§ **Task details**
Copy out the line containing "How much distance" and each line after it, through the last one in the material, exactly as written.

-- start Supplied records --

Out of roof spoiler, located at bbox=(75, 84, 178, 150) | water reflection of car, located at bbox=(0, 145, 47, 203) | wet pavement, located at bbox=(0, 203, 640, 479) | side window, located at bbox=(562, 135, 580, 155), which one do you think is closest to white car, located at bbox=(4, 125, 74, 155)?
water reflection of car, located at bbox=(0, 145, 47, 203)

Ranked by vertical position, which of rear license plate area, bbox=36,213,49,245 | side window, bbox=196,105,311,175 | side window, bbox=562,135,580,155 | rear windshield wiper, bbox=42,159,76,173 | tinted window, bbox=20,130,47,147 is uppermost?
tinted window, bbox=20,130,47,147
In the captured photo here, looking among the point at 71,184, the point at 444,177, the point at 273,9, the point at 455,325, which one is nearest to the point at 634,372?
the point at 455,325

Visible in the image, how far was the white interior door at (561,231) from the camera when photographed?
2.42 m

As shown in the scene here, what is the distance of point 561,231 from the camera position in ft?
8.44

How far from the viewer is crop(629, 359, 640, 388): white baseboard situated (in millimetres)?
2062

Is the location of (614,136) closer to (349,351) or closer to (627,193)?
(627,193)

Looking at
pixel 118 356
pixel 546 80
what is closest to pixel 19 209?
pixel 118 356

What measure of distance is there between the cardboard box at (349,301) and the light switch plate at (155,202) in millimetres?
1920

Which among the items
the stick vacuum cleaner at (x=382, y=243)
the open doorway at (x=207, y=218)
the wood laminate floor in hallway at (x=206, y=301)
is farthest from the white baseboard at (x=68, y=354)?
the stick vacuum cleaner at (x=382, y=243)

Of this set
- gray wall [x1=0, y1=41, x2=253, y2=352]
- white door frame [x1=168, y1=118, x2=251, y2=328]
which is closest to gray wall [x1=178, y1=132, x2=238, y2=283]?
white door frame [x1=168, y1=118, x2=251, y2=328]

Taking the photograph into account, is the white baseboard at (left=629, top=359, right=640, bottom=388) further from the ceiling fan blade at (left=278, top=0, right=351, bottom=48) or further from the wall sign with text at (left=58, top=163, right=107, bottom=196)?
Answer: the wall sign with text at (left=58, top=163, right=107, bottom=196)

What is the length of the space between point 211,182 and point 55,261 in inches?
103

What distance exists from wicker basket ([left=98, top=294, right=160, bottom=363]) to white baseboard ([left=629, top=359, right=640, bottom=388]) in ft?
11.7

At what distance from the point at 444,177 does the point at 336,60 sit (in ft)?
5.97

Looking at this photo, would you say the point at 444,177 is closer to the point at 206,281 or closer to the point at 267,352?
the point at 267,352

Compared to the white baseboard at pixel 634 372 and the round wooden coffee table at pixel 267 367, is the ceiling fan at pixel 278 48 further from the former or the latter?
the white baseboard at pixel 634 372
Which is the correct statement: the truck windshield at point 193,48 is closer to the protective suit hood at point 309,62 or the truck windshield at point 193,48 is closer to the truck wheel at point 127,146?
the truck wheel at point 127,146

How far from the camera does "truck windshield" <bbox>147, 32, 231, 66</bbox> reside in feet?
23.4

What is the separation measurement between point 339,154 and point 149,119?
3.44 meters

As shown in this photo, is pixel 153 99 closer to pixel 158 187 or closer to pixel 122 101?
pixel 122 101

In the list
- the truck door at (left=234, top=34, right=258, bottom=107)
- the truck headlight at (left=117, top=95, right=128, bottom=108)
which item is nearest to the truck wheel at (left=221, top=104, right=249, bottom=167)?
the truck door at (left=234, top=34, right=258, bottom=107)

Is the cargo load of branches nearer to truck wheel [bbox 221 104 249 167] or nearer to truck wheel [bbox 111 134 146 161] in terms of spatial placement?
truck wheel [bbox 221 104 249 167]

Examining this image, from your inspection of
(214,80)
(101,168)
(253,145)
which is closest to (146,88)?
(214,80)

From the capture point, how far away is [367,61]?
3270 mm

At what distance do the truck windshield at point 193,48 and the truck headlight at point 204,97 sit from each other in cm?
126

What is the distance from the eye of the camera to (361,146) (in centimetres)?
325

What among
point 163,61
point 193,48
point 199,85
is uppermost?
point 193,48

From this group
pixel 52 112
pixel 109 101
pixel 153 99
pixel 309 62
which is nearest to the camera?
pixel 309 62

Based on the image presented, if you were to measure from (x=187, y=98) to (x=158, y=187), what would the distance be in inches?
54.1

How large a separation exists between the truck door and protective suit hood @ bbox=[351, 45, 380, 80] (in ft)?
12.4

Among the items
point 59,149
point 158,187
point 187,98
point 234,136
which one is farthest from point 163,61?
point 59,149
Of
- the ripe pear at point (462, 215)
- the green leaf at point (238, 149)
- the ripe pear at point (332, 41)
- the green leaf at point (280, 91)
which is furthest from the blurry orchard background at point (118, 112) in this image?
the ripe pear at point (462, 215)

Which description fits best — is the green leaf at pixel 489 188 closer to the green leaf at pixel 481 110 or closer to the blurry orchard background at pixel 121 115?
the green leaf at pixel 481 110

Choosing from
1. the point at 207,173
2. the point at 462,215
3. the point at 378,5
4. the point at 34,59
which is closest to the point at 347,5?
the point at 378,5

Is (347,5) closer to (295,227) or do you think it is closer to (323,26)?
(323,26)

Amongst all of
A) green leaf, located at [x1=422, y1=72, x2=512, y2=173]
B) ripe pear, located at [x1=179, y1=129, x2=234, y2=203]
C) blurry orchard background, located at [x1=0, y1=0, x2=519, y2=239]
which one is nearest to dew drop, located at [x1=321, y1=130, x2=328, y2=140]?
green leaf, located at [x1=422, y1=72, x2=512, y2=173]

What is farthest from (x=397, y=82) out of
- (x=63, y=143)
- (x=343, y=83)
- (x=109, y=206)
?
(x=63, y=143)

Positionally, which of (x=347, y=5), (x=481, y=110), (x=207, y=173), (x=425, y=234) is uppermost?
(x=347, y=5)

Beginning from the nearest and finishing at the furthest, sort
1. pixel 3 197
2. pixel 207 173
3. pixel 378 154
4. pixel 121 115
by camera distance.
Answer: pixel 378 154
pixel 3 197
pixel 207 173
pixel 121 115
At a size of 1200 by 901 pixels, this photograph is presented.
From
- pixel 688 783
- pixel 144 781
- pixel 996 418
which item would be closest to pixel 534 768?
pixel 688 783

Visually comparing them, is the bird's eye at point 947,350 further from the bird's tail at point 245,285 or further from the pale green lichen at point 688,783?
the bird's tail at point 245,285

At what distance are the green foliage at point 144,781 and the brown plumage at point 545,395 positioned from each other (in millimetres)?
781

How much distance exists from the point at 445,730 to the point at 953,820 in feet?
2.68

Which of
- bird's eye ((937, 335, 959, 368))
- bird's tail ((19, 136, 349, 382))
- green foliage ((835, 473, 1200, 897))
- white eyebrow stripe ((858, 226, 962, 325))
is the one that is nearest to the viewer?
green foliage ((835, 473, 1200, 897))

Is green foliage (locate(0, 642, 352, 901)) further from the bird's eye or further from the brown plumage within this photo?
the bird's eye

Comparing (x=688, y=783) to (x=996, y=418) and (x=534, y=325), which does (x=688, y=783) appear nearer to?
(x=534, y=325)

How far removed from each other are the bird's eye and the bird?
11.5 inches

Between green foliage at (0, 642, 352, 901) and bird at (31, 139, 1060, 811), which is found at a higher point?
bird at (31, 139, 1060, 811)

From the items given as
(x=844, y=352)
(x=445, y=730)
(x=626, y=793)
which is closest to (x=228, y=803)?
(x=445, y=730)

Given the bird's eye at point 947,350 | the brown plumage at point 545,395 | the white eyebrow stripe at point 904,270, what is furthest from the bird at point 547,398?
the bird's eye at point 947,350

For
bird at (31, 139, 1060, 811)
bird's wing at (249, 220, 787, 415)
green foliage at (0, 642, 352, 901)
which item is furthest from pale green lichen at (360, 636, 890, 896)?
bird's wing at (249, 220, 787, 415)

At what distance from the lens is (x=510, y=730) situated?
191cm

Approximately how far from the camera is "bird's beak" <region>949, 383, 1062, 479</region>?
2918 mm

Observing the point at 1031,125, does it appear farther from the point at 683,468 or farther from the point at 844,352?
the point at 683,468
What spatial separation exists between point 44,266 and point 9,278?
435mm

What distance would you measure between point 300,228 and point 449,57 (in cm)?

-- end Supplied records --

§ **Task output**
How much distance exists from the point at 445,730 to the point at 953,820 in feet?
2.68

Which of
- bird's eye ((937, 335, 959, 368))
- bird's tail ((19, 136, 349, 382))
- green foliage ((835, 473, 1200, 897))
- white eyebrow stripe ((858, 226, 962, 325))
is the one that is nearest to the viewer?
green foliage ((835, 473, 1200, 897))

Is green foliage (locate(0, 642, 352, 901)) further from the bird's eye or further from the brown plumage within this photo?
the bird's eye

Comparing (x=688, y=783) to (x=996, y=418) and (x=534, y=325), which does (x=688, y=783) appear nearer to?
(x=534, y=325)

How far removed from each other are the bird's eye and the bird?
11.5 inches

Between green foliage at (0, 642, 352, 901) and bird at (31, 139, 1060, 811), which is found at a higher point?
bird at (31, 139, 1060, 811)

From the items given as
(x=844, y=352)
(x=445, y=730)
(x=626, y=793)
which is closest to (x=228, y=803)?
(x=445, y=730)

Given the bird's eye at point 947,350 | the brown plumage at point 545,395 | the white eyebrow stripe at point 904,270, what is furthest from the bird at point 547,398?
the bird's eye at point 947,350

For
bird at (31, 139, 1060, 811)
bird's wing at (249, 220, 787, 415)
green foliage at (0, 642, 352, 901)
which item is furthest from pale green lichen at (360, 636, 890, 896)?
bird's wing at (249, 220, 787, 415)

At what distance from the lens is (x=510, y=730) situated?
191cm

Approximately how far from the camera is "bird's beak" <region>949, 383, 1062, 479</region>?
2918 mm

Observing the point at 1031,125, does it appear farther from the point at 683,468 or farther from the point at 844,352?
the point at 683,468
What spatial separation exists between point 44,266 and point 9,278?
435mm

What distance would you measure between point 300,228 and point 449,57 (in cm)?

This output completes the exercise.